Hal Varian, chief economist for Google, wrote, “The biggest impact on the world will be universal access to all human knowledge. The smartest person in the world currently could well be stuck behind a plow in India or China. Enabling that person—and the millions like him or her—will have a profound impact on the development of the human race. Cheap mobile devices will be available worldwide, and educational tools like the Khan Academy will be available to everyone. This will have a huge impact on literacy and numeracy, and will lead to a more informed and more educated world population.”

That said, most people who take massively open online courses today, for example, have already earned college degrees. In a University of Pennsylvania study of 400,000 people from 201 countries, researchers found that 83 percent already had college degrees. This study focused on students who took courses on the Coursera platform.

If Internet-enabled education is to reach this lofty prediction of providing universal access to knowledge, the world has a long way to go, at least with massively open online courses. 

As far as higher education goes, change will not only come to the way students learn, but how their learning will be assessed and rewarded.

Alex Halavais, an associate professor of social and behavioral sciences at Arizona State University, predicted, “The effects on learning will have the most impact, and I suspect these will be mostly for the better. I suspect we will start to see some really extraordinary changes in the way people learn over the next decade that will continue beyond that. Especially in higher education, the current institutional structures are at a breaking point, The Internet is both a large part of the problem and a part of the solution. Already, it is possible to learn in new ways using network resources, and this will continue. The larger change will be in the ways in which this learning is measured and communicated. As the diploma (high school and college) is joined by other forms of accepted credentials, traditional institutions of education will be joined by a range of alternatives. Like other institutions, the degree to which they can support and interact with these new alternatives, rather than compete with them, will determine their success.”

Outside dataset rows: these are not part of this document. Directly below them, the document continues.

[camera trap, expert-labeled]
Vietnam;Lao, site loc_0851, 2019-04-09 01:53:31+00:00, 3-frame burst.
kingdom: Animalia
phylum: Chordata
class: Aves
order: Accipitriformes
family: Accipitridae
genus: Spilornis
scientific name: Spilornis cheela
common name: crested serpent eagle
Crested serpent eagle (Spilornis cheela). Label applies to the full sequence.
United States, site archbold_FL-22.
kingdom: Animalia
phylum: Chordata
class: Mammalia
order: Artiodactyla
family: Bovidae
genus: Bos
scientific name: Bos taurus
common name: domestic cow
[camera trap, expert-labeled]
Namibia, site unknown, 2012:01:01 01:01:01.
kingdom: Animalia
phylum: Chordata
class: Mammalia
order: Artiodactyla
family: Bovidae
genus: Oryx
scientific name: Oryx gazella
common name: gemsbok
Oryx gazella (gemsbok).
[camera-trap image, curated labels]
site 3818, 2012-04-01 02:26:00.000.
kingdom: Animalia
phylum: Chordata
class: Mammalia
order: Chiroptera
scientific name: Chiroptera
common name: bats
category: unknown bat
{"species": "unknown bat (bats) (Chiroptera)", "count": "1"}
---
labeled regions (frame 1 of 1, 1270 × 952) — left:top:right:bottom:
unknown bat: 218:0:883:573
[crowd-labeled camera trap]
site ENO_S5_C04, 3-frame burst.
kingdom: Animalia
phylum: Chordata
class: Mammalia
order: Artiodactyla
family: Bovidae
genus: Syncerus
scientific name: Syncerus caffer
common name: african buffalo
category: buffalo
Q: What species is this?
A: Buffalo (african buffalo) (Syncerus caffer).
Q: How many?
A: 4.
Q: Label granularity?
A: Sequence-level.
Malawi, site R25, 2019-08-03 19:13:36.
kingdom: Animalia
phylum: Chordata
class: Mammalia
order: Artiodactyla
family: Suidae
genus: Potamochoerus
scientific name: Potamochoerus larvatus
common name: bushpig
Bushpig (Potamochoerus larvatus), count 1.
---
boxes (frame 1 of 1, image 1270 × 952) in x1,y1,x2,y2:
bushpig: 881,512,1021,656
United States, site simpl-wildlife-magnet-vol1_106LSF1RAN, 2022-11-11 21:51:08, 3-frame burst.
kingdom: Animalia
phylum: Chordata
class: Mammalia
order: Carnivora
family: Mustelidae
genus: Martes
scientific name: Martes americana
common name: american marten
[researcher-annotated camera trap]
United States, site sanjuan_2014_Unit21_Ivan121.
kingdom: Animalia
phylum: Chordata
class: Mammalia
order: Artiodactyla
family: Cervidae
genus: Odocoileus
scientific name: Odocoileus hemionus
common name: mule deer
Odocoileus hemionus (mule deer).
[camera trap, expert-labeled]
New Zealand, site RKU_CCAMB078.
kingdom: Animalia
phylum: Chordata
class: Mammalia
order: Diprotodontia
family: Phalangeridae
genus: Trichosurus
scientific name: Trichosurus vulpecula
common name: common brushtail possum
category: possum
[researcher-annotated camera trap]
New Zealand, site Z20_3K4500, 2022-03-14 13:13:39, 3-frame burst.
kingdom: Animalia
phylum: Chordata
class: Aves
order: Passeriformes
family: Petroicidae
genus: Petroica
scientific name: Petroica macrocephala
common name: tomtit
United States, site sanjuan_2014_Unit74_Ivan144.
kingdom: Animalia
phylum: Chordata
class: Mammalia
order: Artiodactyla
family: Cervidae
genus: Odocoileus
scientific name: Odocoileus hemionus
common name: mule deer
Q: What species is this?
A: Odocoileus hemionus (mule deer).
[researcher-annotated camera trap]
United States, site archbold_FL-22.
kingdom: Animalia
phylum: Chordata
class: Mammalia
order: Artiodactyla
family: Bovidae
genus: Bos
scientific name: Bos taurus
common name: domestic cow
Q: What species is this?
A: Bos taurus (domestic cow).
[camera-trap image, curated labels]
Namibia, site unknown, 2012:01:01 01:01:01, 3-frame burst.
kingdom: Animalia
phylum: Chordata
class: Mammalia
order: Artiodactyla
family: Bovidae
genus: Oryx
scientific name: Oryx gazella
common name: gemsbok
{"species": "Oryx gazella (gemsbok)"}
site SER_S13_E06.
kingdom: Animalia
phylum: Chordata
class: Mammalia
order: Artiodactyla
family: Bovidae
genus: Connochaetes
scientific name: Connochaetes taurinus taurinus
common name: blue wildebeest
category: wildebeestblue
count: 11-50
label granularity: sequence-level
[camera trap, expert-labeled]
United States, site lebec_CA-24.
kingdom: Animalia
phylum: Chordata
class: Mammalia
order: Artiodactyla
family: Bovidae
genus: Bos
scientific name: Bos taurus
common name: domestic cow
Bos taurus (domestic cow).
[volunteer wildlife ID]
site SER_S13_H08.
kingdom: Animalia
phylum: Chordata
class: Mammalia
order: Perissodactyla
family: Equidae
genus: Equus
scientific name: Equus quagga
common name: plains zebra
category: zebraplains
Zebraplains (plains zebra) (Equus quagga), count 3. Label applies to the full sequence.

As cloud computing becomes more popular, the Internet cloud will take center stage, according to this next prediction. The Internet is already a place where people share and collaborate, but not necessarily toward one single goal.

Matthew Henry, chief information officer at a university, responded, “Eradication of disease, ubiquitous learning and education with cognitive science at its base, as well as understanding of each other across time, space, and cultures, will occur as ‘the Internet’ will become not a place you go to, but a part of how we live. The Internet will become a ‘world cloud’ for sharing, learning, and collaborating for the improvement of the human condition.”

But not everyone believes that education will undergo major change. When the promises of Internet-enabled education collide with reality, that experience could be like biting into a cream puff, only to find that it has no cream inside. 

Justin Reich, a fellow at Harvard University’s Berkman Center for Internet & Society, said, “I will make one education-specific prediction: that the predictions about the transformation of the educational sector will prove far, far overblown. Especially in the K-12 system, schools in 2025 will look an awful lot like schools in 2013.”